+++ Passage extrait
Introduction : Un mot qui dérange… et qui sauve
Dans un monde qui fuit la douleur, la renonciation et le sacrifice, parler de « mortification » semble étrange, dépassé, voire suspect. Pourtant, cette pratique millénaire, profondément enracinée dans la spiritualité chrétienne, cache un secret oublié : la véritable vie ne s’atteint que lorsqu’on apprend à mourir… à soi-même.
La mortification, loin d’être une pratique masochiste ou rétrograde, est un chemin de liberté, un remède pour l’âme, un acte d’amour qui nous unit plus intimement au Christ crucifié. Dans cet article, nous redécouvrirons son sens, son fondement biblique et théologique, son développement historique, et surtout, comment la vivre aujourd’hui, dans un monde qui veut tout, tout de suite, et sans effort.
Qu’est-ce que la mortification ? Définition et sens chrétien
Le mot « mortification » vient du latin mortificatio, qui signifie « faire mourir ». Dans le contexte chrétien, il désigne une pratique spirituelle visant à soumettre les passions désordonnées, à purifier l’âme et à conformer le croyant au Christ crucifié.
Il ne s’agit pas de haïr le corps ni de réprimer des émotions saines, mais d’ordonner les désirs pour que l’amour de Dieu règne pleinement en nous. Comme le dit saint Paul :
« Si vous vivez selon la chair, vous mourrez ; mais si par l’Esprit vous faites mourir les œuvres du corps, vous vivrez. » (Romains 8,13)
Ce verset résume toute la logique de la mortification : c’est l’Esprit qui guide ce processus, et son fruit est la vraie vie.
Fondement biblique : mourir pour ressusciter
Le Christ lui-même nous a donné l’exemple le plus parfait de mortification : sa Passion et sa mort sur la croix. Lui, qui était sans péché, a accepté volontairement la souffrance par amour pour le Père et pour le salut de tous.
L’Écriture Sainte regorge d’exhortations à la mortification :
- « Si quelqu’un veut venir à ma suite, qu’il renonce à lui-même, qu’il prenne sa croix chaque jour et qu’il me suive. » (Luc 9,23)
- « J’ai été crucifié avec le Christ ; ce n’est plus moi qui vis, mais le Christ qui vit en moi. » (Galates 2,20)
- « Ceux qui appartiennent au Christ Jésus ont crucifié la chair avec ses passions et ses désirs. » (Galates 5,24)
Ces paroles ne sont pas des métaphores poétiques. Elles sont des appels concrets à une vie de conversion, de discipline intérieure et d’amour radical.
La mortification dans l’histoire de l’Église
Dès les premiers siècles du christianisme, la mortification a été comprise comme une nécessité spirituelle. Les martyrs ont offert leur vie comme témoignage suprême. Les moines du désert, comme saint Antoine le Grand, ont vécu dans l’austérité pour chercher Dieu dans la solitude et le silence.
++++++
+++ Liste fournie
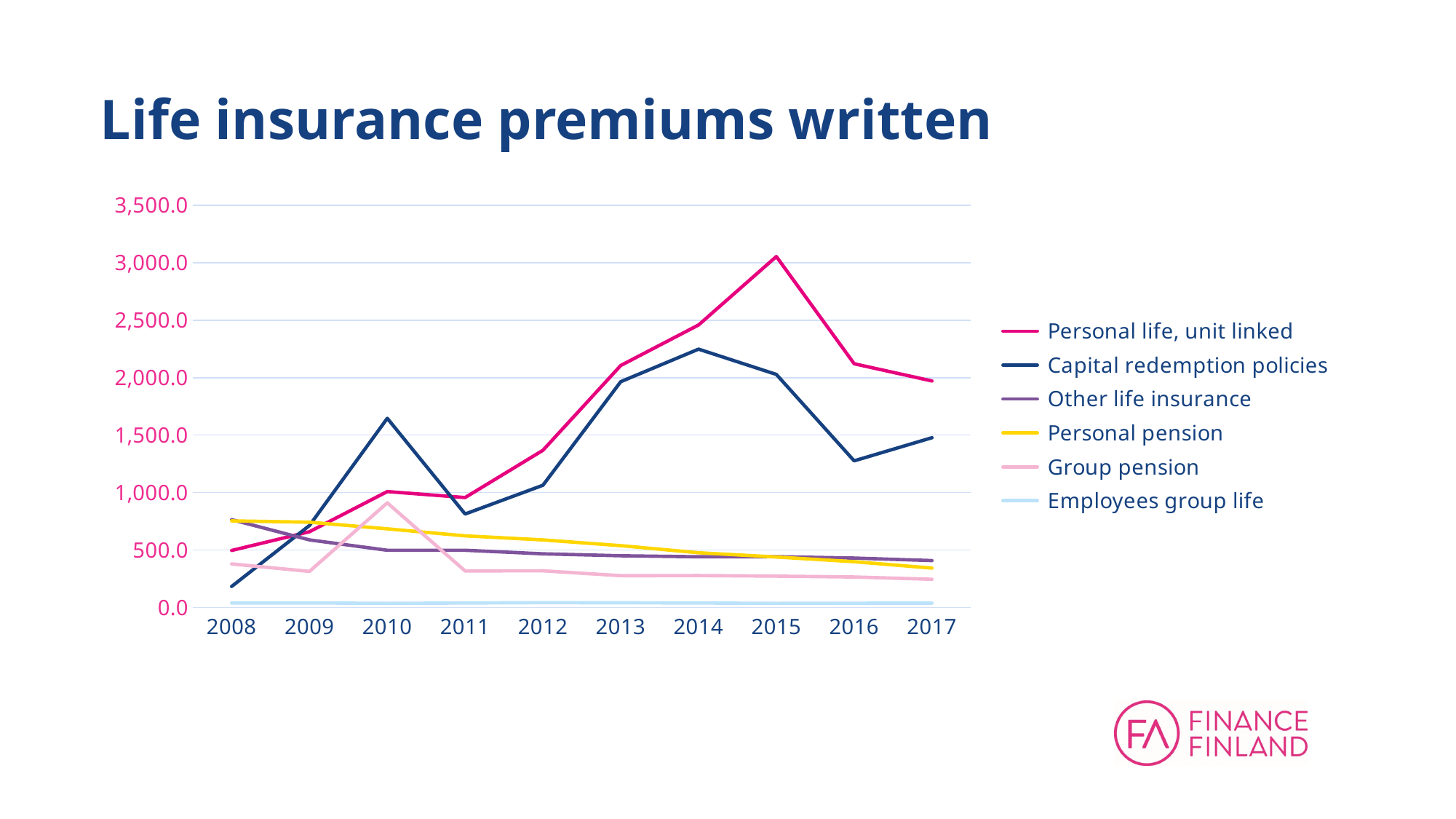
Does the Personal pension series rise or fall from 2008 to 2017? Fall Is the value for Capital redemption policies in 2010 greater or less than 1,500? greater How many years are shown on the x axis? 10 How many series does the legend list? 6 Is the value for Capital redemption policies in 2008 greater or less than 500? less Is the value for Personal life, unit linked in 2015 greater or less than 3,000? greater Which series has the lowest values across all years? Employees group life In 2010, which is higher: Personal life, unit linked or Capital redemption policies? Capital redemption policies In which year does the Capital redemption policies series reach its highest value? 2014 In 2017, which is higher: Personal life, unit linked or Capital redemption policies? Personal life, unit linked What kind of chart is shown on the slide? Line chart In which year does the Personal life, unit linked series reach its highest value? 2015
++++++
+++ Liste fournie
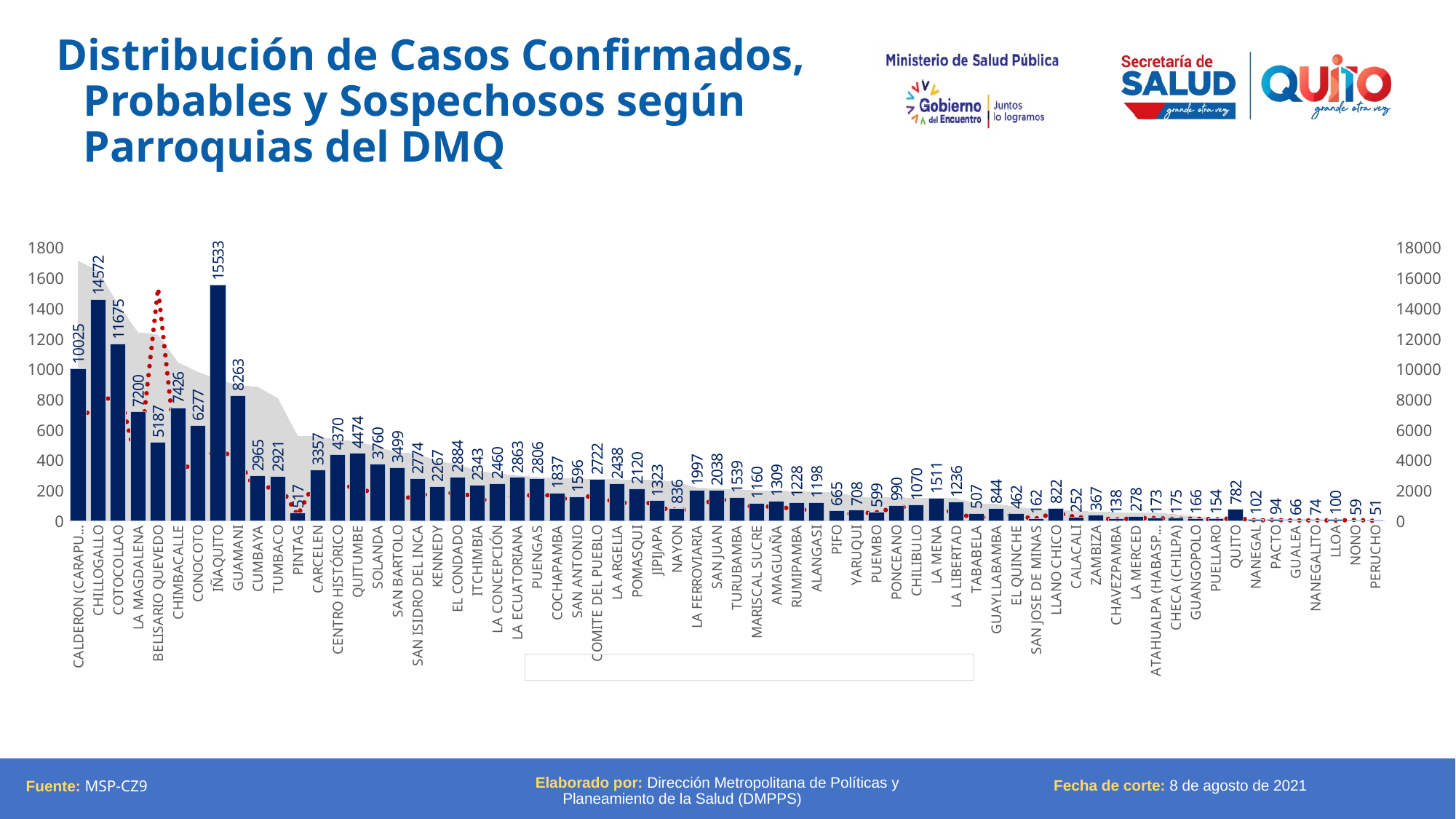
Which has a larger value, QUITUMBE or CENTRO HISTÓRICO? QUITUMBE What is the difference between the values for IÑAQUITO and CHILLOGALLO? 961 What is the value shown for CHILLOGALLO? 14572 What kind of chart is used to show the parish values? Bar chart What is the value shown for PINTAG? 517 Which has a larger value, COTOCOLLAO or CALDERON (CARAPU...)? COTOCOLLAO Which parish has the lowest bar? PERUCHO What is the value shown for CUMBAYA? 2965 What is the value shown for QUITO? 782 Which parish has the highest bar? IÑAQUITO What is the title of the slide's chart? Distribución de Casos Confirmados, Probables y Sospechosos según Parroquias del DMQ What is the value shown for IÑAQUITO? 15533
++++++
+++ Liste fournie
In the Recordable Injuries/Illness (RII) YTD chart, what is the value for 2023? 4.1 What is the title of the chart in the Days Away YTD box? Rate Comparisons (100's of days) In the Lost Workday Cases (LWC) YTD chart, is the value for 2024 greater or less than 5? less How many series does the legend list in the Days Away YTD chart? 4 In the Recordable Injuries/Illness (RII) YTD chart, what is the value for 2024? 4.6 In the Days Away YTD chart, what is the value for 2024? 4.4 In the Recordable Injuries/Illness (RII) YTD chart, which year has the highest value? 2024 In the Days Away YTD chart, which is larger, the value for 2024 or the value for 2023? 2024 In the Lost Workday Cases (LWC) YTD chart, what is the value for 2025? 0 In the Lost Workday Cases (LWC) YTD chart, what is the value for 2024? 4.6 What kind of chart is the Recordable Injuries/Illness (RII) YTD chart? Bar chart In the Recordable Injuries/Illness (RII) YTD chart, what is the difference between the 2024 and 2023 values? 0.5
++++++
* **Travail demandé 1**
Indiquez si chacune des affirmations suivantes concorde avec le passage sur la mortification. Répondez par oui ou par non en citant mot pour mot les termes du passage qui tranchent. (a) Le mot « mortification » est d’origine grecque. (b) Saint Antoine le Grand figure parmi les moines du désert évoqués. (c) La mortification consiste à haïr le corps.
* **Travail demandé 2**
Recopiez le passage sur la mortification de « Fondement biblique : mourir » à « et d’amour radical. », sans rien y changer.

* **Réponse attendue 1**
(a) Non : « Le mot « mortification » vient du latin mortificatio, qui signifie « faire mourir ». »
(b) Oui : « Les moines du désert, comme saint Antoine le Grand, ont vécu dans l’austérité »
(c) Non : « Il ne s’agit pas de haïr le corps ni de réprimer des émotions saines »

* **Réponse attendue 2**
Fondement biblique : mourir pour ressusciter
Le Christ lui-même nous a donné l’exemple le plus parfait de mortification : sa Passion et sa mort sur la croix. Lui, qui était sans péché, a accepté volontairement la souffrance par amour pour le Père et pour le salut de tous.
L’Écriture Sainte regorge d’exhortations à la mortification :
- « Si quelqu’un veut venir à ma suite, qu’il renonce à lui-même, qu’il prenne sa croix chaque jour et qu’il me suive. » (Luc 9,23)
- « J’ai été crucifié avec le Christ ; ce n’est plus moi qui vis, mais le Christ qui vit en moi. » (Galates 2,20)
- « Ceux qui appartiennent au Christ Jésus ont crucifié la chair avec ses passions et ses désirs. » (Galates 5,24)
Ces paroles ne sont pas des métaphores poétiques. Elles sont des appels concrets à une vie de conversion, de discipline intérieure et d’amour radical.